TEXTAUSZUG
- - - - - - -
Predigt MCC Köln, 21. September 2014
Ines-Paul Baumann

Mt 20,1-16: Das Gleichnis von der Arbeitern im Weinberg

1.) Neid und Angefressen-Sein als Gotteserfahrung??

Das soll ein Gleichnis dafür sein, wie es sich mit dem Himmelreich verhält? Wenn ich es vor dem Hintergrund meiner Erfahrungen mit Gemeindearbeit höre, klingt das Gleichnis in meinen Ohren so:

„Denn mit dem Gemeindeleben ist es so:
Manche werden van Anfang an parat stehen und viel arbeiten. Ihnen ist klar, was sie davon haben werden: Eine Menge Arbeit, viel Mühen durch lästige Umstände, und am Ende hat es sich kaum gelohnt. Was bekommen sie dafür? Mit etwas Glück ein bisschen Anerkennung, Dank und Mitspracherecht, ansonsten stimmt das Ergebnis vor allem für die Gemeinde insgesamt – zumindest die Arbeit der Gemeinde ist getan.
Daneben gibt es die Müßigen. Vielleicht schlafen sie gerne länger, vielleicht scheuen sie die Mühen. Aber nach Rücksprache steigen auch sie in die Arbeit mit ein.
Und dann gibt es immer noch welche, die bloß herumstehen, sich unterhalten und eine Zigarette rauchen. Die Arbeit ist fast getan, bevor sie überhaupt mit einsteigen. Auf die Frage, warum sie nur herumgestanden haben, sagen sie: Mich hat ja keiner gefragt.
- - - - - - -
ANGEZEIGTE DATEN
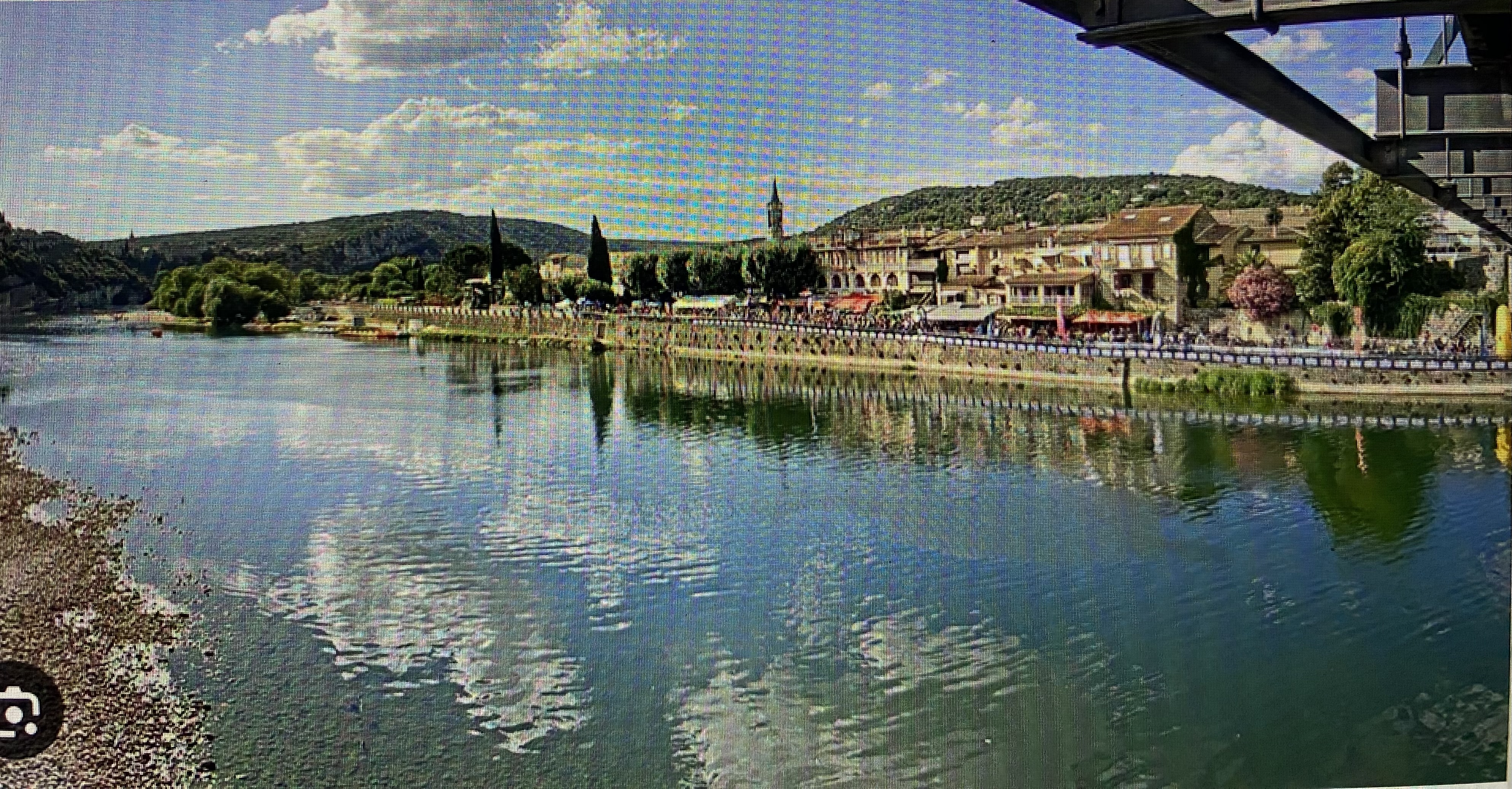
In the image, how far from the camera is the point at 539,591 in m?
- - - - - - -
AUFTRAG A
Stimmen diese Aussagen mit der Predigt überein? (i) Wer von Anfang an mitarbeitet, bekommt mit etwas Glück ein bisschen Anerkennung. (ii) Die Müßigen steigen nie in die Arbeit ein. (iii) Die Herumstehenden begründen ihr Herumstehen damit, dass sie keine Zeit hatten. Antworte jeweils mit Ja oder Nein und zitiere die entscheidenden Worte der Predigt.
AUFTRAG B
Schreib den Abschnitt der Predigt von „Das soll ein“ bis einschließlich „Arbeit mit ein.“ neu und setz dabei „Bequemen“ an die Stelle von „Müßigen“.

LÖSUNG A
(i) Ja: „Mit etwas Glück ein bisschen Anerkennung, Dank und Mitspracherecht“
(ii) Nein: „Aber nach Rücksprache steigen auch sie in die Arbeit mit ein.“
(iii) Nein: „Mich hat ja keiner gefragt.“

LÖSUNG B
Das soll ein Gleichnis dafür sein, wie es sich mit dem Himmelreich verhält? Wenn ich es vor dem Hintergrund meiner Erfahrungen mit Gemeindearbeit höre, klingt das Gleichnis in meinen Ohren so:

„Denn mit dem Gemeindeleben ist es so:
Manche werden van Anfang an parat stehen und viel arbeiten. Ihnen ist klar, was sie davon haben werden: Eine Menge Arbeit, viel Mühen durch lästige Umstände, und am Ende hat es sich kaum gelohnt. Was bekommen sie dafür? Mit etwas Glück ein bisschen Anerkennung, Dank und Mitspracherecht, ansonsten stimmt das Ergebnis vor allem für die Gemeinde insgesamt – zumindest die Arbeit der Gemeinde ist getan.
Daneben gibt es die Bequemen. Vielleicht schlafen sie gerne länger, vielleicht scheuen sie die Mühen. Aber nach Rücksprache steigen auch sie in die Arbeit mit ein.